**READING PASSAGE:**
Yes, things don’t look good right now, but it is important to keep in mind that this is just the beginning.
This is just the leading edge of the next great financial storm.
The next two years (2014 and 2015) are going to represent a major “turning point” for the global economy. By the end of 2015, things are going to look far different than they do today.
None of the problems that caused the last financial crisis have been fixed. Global debt levels have grown by 30 percent since the last financial crisis, and the too big to fail banks in the United States are 37 percent larger than they were back then and their behavior has become even more reckless than before.
As a result, we are going to get to go through another “2008-style crisis”, but I believe that this next wave is going to be even worse than the previous one.
So hold on tight and get ready. We are going to be in for quite a bumpy ride.
If you are anxiously awaiting the arrival of the “economic collapse”, just open up your eyes and look at what is happening in Europe. The entire continent is a giant economic mess right now. Unemployment and poverty levels are setting record highs, car sales are setting record lows, and there is an ocean of bad loans and red ink everywhere you look. Over the past several years, most of the attention has been on the economic struggles of Greece, Spain and Portugal and without a doubt things continue to get even worse in those nations. But in 2014 and 2015, Italy and France will start to take center stage. France has the 5th largest economy on the planet, and Italy has the 9th largest economy on the planet, and at this point both of those economies are rapidly falling to pieces. Expect both France and Italy to make major headlines throughout the rest of 2014. I have always maintained that the next major wave of the economic collapse would begin in Europe, and that is exactly what is happening. The following are just a few of the statistics that show that an “economic collapse” is happening in Europe right now…
-The unemployment rate in the eurozone as a whole is still sitting at an all-time record high of 12.1 percent.
-It Italy, the unemployment rate has soared to a brand new all-time record high of 12.7 percent.
-The youth unemployment rate in Italy has jumped up to 41.6 percent.
-The level of poverty in Italy is now the highest that has ever been recorded.

**GIVEN TASK:** Return the passage on the coming financial storm word for word, from "The next two" up to and including "the previous one.".

**LISTED RECORDS:**
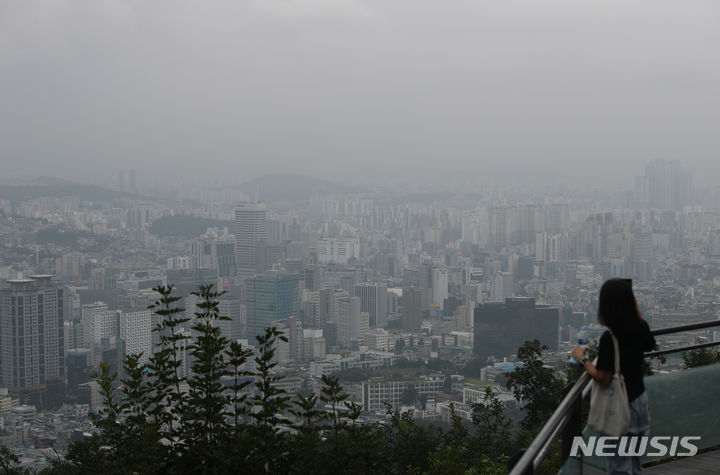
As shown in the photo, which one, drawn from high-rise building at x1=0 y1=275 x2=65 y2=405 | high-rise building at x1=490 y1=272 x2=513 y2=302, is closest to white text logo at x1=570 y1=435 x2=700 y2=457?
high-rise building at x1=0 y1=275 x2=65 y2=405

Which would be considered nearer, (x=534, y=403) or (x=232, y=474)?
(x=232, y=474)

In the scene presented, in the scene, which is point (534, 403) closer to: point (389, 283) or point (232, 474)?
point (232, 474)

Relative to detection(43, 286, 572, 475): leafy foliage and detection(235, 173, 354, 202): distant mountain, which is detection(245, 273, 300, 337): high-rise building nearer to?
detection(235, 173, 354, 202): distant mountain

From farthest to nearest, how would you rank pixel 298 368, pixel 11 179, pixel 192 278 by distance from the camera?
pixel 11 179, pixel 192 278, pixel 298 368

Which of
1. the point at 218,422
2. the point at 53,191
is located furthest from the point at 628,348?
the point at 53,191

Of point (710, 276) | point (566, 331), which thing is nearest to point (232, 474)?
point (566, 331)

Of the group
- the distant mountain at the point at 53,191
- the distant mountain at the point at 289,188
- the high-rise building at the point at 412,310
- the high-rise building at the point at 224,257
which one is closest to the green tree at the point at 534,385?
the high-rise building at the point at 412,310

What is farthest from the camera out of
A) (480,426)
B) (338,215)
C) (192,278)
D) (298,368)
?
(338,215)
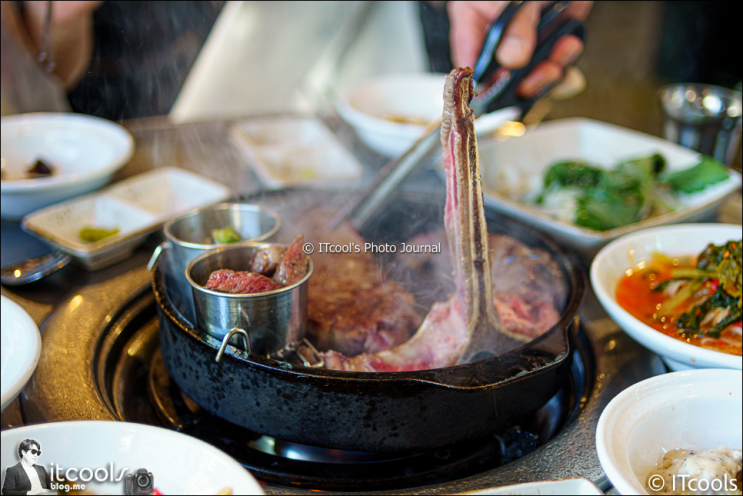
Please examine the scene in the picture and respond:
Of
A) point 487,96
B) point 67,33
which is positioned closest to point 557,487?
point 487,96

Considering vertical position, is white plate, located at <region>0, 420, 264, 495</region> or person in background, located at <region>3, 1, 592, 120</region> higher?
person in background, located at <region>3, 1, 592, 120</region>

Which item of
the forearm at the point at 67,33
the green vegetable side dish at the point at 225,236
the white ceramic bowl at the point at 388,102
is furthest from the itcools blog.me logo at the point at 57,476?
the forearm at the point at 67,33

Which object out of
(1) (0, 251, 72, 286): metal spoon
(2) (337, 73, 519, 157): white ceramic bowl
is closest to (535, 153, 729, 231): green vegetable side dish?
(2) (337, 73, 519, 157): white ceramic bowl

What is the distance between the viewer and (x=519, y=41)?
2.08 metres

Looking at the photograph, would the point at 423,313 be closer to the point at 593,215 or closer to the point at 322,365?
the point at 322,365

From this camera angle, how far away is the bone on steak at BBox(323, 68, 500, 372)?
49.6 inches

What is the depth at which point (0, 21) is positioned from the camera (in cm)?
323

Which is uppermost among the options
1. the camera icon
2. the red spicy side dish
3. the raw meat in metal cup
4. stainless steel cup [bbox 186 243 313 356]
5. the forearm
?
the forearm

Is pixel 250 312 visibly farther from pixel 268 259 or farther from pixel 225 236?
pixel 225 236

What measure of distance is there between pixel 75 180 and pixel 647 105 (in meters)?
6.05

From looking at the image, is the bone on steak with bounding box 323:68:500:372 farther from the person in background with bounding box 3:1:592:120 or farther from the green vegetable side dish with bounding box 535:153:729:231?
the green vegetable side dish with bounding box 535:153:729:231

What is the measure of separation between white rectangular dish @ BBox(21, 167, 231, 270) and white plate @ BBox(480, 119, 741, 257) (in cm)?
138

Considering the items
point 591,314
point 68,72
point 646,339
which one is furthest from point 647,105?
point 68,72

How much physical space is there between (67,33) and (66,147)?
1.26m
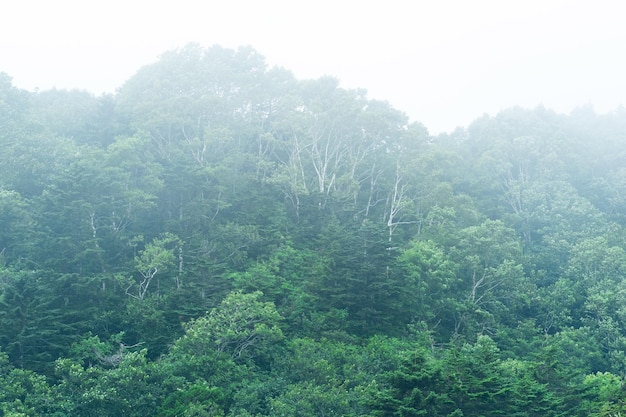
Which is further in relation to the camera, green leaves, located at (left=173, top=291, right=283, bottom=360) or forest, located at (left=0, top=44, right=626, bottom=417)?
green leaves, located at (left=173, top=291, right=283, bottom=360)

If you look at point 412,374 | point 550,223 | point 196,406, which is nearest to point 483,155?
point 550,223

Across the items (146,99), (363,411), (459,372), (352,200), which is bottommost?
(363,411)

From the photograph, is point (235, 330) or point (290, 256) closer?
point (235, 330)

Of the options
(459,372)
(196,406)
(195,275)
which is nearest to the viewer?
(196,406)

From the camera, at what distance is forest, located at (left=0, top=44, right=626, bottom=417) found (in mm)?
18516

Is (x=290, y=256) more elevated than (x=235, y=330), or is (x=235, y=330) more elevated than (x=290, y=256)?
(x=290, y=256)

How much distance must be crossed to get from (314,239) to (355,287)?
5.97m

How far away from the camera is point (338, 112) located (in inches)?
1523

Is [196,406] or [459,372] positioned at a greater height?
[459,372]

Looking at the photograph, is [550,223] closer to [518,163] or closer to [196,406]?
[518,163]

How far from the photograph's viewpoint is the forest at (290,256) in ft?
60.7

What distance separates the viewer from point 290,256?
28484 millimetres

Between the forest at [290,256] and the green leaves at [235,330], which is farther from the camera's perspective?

**FINAL RESULT:**
The next two years (2014 and 2015) are going to represent a major “turning point” for the global economy. By the end of 2015, things are going to look far different than they do today.
None of the problems that caused the last financial crisis have been fixed. Global debt levels have grown by 30 percent since the last financial crisis, and the too big to fail banks in the United States are 37 percent larger than they were back then and their behavior has become even more reckless than before.
As a result, we are going to get to go through another “2008-style crisis”, but I believe that this next wave is going to be even worse than the previous one.